- Document text -
Chroma Experience

Decision Toolkit

As designers, we often tend to put people first. We feel it's meaningful and purposeful to design products that meet their needs and desires.
And there's nothing more rewarding than seeing those same people appreciate our work and our product. While we empathize with the people who use our products and services, we sometimes overlook the business side of things.

Businesses exist first and foremost to make money. Sure, they hired you as a designer to create great products and solve user problems, but they also hired you to make money for the company. Companies rely on money to grow, survive, and eventually develop more and better products.

A great designer plays a balanced act to create design solutions that work for both the people using the product and the company - they may not be the fanciest solutions, but they are the "right" solutions!

The 3 E's that make up the "right" solution

Refers to the cost of the solution. It is about the time, effort and money that goes into creating the solution.
Refers to the quality of the solution. It is about how well the solution is designed in terms of performance, attractiveness, usability, etc.
Refers to the merits of the solution. It is about how well the solution solves the problem or achieves the goals. It is usually measured with metrics like NPS, engagement, task completion rate, etc.

So how do you get to the "right" solution?

As UX experts and product designers, we often design multiple solutions to a given problem. This is part of our messy, non-linear design process. A great designer not only develops creative solutions that meet both user needs and business goals, but also forms strong opinions and confidently proposes the right design solution. Developing strong decision-making skills is also critical for designers to grow professionally.

- Data listing -

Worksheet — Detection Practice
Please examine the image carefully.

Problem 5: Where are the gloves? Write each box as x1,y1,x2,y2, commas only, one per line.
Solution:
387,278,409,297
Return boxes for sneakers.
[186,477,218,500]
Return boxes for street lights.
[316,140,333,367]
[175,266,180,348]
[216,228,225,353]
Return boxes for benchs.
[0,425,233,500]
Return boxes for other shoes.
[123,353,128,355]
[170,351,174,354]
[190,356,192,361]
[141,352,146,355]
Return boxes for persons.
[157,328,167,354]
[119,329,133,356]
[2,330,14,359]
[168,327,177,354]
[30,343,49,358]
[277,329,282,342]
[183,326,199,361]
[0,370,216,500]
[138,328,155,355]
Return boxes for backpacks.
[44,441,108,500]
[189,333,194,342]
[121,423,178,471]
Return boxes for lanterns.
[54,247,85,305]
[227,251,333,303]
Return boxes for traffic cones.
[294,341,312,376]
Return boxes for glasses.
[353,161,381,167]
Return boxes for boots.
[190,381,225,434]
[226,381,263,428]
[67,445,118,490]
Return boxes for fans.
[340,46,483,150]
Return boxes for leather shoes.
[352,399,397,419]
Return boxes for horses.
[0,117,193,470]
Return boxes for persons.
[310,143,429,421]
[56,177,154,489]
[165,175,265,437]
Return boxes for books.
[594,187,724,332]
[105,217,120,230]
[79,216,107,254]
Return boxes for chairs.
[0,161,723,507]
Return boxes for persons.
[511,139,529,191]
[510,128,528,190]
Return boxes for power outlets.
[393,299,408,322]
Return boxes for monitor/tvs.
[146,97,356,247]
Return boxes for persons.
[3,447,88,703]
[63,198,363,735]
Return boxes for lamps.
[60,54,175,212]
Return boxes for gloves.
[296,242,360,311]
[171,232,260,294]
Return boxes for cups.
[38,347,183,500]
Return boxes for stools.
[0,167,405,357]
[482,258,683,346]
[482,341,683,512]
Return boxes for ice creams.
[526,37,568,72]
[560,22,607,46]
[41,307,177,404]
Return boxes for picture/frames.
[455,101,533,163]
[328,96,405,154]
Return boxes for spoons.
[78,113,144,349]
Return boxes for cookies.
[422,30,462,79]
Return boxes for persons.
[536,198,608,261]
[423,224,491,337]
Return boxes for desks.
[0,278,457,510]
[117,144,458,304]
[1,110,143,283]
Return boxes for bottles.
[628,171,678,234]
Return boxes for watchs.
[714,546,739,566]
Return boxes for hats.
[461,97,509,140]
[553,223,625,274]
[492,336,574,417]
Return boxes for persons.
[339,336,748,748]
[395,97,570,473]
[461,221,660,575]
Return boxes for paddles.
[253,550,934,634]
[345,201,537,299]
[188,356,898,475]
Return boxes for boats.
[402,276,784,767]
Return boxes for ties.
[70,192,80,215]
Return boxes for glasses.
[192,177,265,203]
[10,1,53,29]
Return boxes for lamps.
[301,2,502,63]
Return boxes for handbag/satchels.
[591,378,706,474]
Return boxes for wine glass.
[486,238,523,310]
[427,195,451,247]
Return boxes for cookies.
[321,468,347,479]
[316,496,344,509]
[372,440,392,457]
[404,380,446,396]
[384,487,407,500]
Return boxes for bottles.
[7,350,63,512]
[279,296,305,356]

- Required tasks -
a) Please extract the passage of the Decision Toolkit text from "And there's nothing" up to and including "creating the solution.".
b) Which metrics does the Decision Toolkit text list for measuring how well a solution solves the problem or achieves the goals?
c) Pick up the Decision Toolkit text right after its last sentence and keep writing it.

- Responses to the exercise -
a)
And there's nothing more rewarding than seeing those same people appreciate our work and our product. While we empathize with the people who use our products and services, we sometimes overlook the business side of things.

Businesses exist first and foremost to make money. Sure, they hired you as a designer to create great products and solve user problems, but they also hired you to make money for the company. Companies rely on money to grow, survive, and eventually develop more and better products.

A great designer plays a balanced act to create design solutions that work for both the people using the product and the company - they may not be the fanciest solutions, but they are the "right" solutions!

The 3 E's that make up the "right" solution

Refers to the cost of the solution. It is about the time, effort and money that goes into creating the solution.

b) NPS, engagement, and task completion rate.

c)
To propose the right design solution, you need the right tools to support the solutions that work and discard the ones that don't. Here are a few tools you can rely on to help you form informed opinions and make confident design decisions:

1. Focus more on the disadvantages than the advantages.

We all love our designs. Listing the advantages of the solution we created feels good and is fun! But it's just as disappointing, or maybe even more disappointing, when they don't work in the real world.
Stress test and critique your designs to list as many drawbacks as possible. This is probably the best way to narrow down your solutions. In other words, focus more on the question "Why should we NOT choose this solution?" than "Why should we choose this solution?".

Here are some suggestions for stress testing solutions on the go:

  • Does it work on smaller screens? Does it work on touchscreens?

  • Is it localization friendly? Is it translation friendly?

  • Does it work at slower internet speeds?

  • Is it accessible?

  • Does it work with important edge cases?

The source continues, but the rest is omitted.